*DOCUMENT PASSAGE*.
►

Karl has also loved getting to know Joan Benoit Samuelson over the years, since she joins the last training run. “Clearly there is no other stage that gives you the opportunity to run with elite runners—that is pretty cool.”
Roberta Pinkham’s first experience with the TD Beach to Beacon 10K came 13 years ago, when one of her Hannaford coworkers asked her to help with the training runs their company sponsors at Back Cove. Roberta helped direct runners through the neighborhood route on the night Joan Benoit ran with the group.
The environment was so infectious Roberta decided she wanted to be part of the main event, so she volunteered for the food tent, handing out bananas and oranges to runners at the end of the race.
The next year, watermelon was introduced to the food tent—and Roberta became the watermelon cutter. Watermelon became such a popular treat, Roberta was given her own tent outside the main food tent.
“It’s so exciting to see the masses of runners coming in and being able to interact with them,” says Roberta, who notes that she enjoys seeing many runners from Hannaford that come back year after year. “Not being a runner myself, I have great respect for anyone getting out there.”
While Roberta is modest about her role, others recognize the unique role she plays in supporting the thousands of runners. Hannaford invited Joanie and some of the other TD Beach to Beacon organizers in to a special presentation, during which Roberta received a personally engraved carving knife to commemorate her years of service as the watermelon cutter.
Certified Athletic Trainer, Chris Troyanos has been Medical Coordinator of TD Beach to Beacon for 16 of the race’s 22 years. His work involves the medical coordination of Southern Maine’s iconic sporting event. He, along with Co-Medical Directors (Mylan Cohen, MD and Michael Baumann, MD) lead a medical committee of 12 volunteers, and a medical team of over 100 people, including volunteers and public safety officials.
It’s a big job—the team can typically provide care to 45 to over 75 runners in a 2 to 2 1/2 hour timeframe, all of which is weather dependent. According to Chris, the August heat poses a particular challenge to runners because of the high risk of heat stroke—a condition that, left untreated, can be life-threatening. The team also treats a variety of issues including sprains and strains.

◄

*DATA RECORDS*.
►

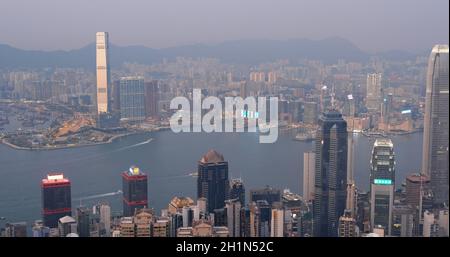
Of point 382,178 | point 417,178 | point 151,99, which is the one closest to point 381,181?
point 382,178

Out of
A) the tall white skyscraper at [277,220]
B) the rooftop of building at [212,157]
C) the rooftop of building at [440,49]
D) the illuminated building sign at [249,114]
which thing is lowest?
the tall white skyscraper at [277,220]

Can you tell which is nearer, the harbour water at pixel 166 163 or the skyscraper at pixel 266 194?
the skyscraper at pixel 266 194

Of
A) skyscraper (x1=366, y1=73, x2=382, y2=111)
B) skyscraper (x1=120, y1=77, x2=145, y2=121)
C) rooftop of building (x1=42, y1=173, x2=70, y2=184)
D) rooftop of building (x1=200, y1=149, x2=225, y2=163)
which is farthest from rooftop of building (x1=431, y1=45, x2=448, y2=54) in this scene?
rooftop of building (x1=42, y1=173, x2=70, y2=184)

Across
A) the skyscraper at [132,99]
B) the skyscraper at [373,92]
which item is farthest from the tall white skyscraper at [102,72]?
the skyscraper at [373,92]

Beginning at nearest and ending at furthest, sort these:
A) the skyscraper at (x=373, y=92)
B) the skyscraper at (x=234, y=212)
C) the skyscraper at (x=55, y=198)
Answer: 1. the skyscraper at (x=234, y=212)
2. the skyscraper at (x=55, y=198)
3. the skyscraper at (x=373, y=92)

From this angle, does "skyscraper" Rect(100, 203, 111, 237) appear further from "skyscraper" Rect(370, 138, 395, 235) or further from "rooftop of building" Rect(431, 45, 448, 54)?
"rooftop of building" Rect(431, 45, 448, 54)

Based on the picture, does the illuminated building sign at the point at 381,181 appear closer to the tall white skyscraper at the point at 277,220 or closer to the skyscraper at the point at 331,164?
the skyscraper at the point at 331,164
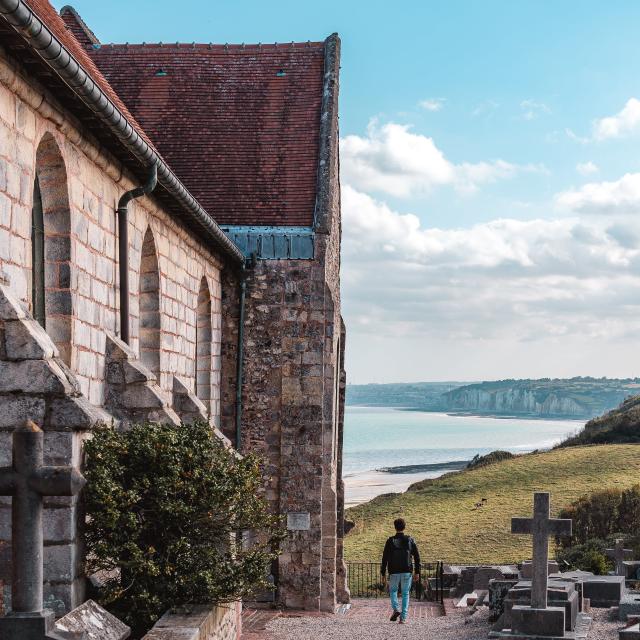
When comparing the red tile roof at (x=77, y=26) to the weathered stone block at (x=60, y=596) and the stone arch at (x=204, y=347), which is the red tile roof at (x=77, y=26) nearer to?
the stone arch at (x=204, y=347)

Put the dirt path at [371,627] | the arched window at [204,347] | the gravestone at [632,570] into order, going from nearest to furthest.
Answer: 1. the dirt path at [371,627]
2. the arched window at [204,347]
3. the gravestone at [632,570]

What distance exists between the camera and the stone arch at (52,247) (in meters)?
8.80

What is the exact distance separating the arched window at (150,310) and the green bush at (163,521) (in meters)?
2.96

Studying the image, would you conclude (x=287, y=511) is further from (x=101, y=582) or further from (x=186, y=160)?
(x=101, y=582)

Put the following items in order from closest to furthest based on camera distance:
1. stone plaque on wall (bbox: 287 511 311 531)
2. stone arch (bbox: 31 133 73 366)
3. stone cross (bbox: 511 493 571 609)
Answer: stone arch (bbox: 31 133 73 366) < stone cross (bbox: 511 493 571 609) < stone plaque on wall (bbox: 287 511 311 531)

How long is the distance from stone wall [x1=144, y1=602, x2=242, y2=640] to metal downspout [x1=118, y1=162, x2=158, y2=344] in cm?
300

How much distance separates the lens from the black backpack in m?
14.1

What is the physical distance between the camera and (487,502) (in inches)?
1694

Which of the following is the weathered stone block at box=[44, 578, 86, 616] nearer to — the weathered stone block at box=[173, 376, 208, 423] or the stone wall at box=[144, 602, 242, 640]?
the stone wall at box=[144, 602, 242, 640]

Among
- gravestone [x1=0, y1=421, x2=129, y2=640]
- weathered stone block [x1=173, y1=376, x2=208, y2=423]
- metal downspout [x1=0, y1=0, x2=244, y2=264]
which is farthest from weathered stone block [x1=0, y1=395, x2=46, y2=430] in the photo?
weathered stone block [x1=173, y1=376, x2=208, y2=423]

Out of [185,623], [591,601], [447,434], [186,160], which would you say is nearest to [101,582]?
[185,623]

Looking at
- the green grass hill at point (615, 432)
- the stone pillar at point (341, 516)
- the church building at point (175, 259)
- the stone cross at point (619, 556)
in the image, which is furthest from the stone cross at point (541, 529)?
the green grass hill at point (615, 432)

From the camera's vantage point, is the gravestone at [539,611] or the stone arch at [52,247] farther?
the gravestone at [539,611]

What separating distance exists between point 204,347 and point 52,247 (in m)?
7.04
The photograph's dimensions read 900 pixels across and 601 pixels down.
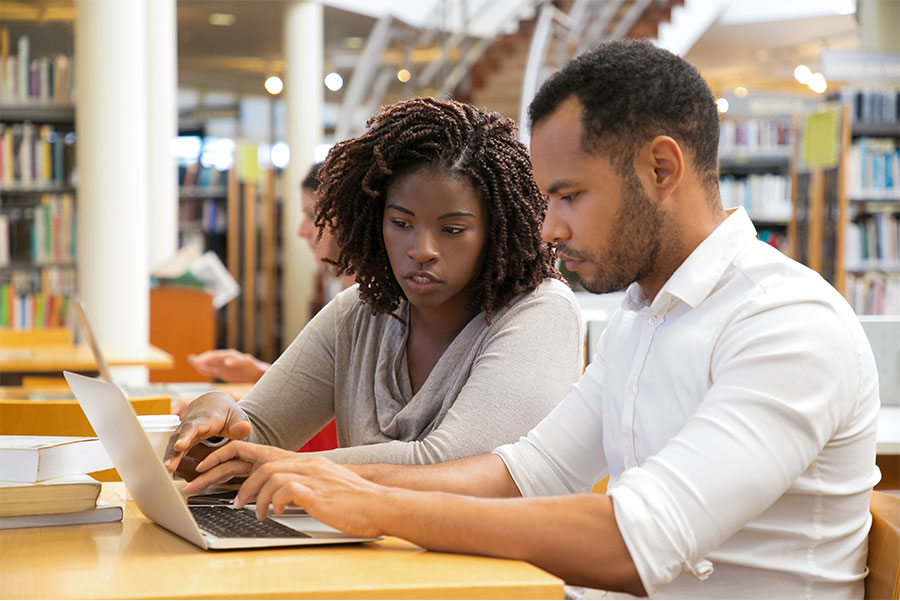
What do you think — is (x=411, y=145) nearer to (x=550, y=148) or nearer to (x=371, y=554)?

◄

*TASKS FOR THIS EXERCISE*.
1) For the TD Beach to Beacon passage, decide whether each statement agrees with it: (a) Roberta Pinkham is a runner herself. (b) Chris Troyanos has been Medical Coordinator for 16 of the race's 22 years. (c) Watermelon was offered in the food tent during Roberta's first year there. Answer yes or no for each, and quote the words from the passage that settle it.
2) Answer these from the TD Beach to Beacon passage:
(a) What did Roberta first hand out to runners at the food tent?
(b) What did Roberta receive at the special presentation?
(c) How many volunteers make up the medical committee?
3) Proceed with the TD Beach to Beacon passage, writing on from the end of its last sentence.

*RESULTS BY TASK*.
1)
(a) No: "Not being a runner myself, I have great respect for anyone getting out there."
(b) Yes: "Chris Troyanos has been Medical Coordinator of TD Beach to Beacon for 16 of the race’s 22 years."
(c) No: "The next year, watermelon was introduced to the food tent"

2)
(a) Bananas and oranges.
(b) A personally engraved carving knife.
(c) 12.

3)
“Time is of the essence in treating heat stroke,” says Chris, noting that the body needs to cool down within 30 minutes period to avoid permanent damage or even death. “Given that timeframe, there is not enough time to send these runners to the hospital.” Chris’s team has access to 25 ice tubs large enough to submerge an affected runner right on site, helping provide immediate, potentially life-saving treatment.
Chris is quick to point out that, while their work is serious, the medical team has a lot of fun together. “We’re like family—and many of us are friends and colleagues. There are some great medical professionals in Maine who enjoy giving back in this way.” We have created a unique and very cohesive team. Everyone that takes part is pulling to achieve one goal – to make this event as safe as possible for all participants. I am honored to work alongside such a dedicated group of professionals.
Medical volunteers work not only at the finish line medical tent but along the race course, looking for runners in distress to ensure they are transported quickly and safely to the teams who can assess and treat issues.
In addition, the medical team provides tips to runners ahead of the race on hydration, preventive measures for running in various weather conditions, and more.
Chris notes that the medical team welcomes volunteers from the full gamut of healthcare professions and even has non-clinical positions to fill. “We are looking for a multi-faceted group to work as a seamless unit to meet the needs of our runners.”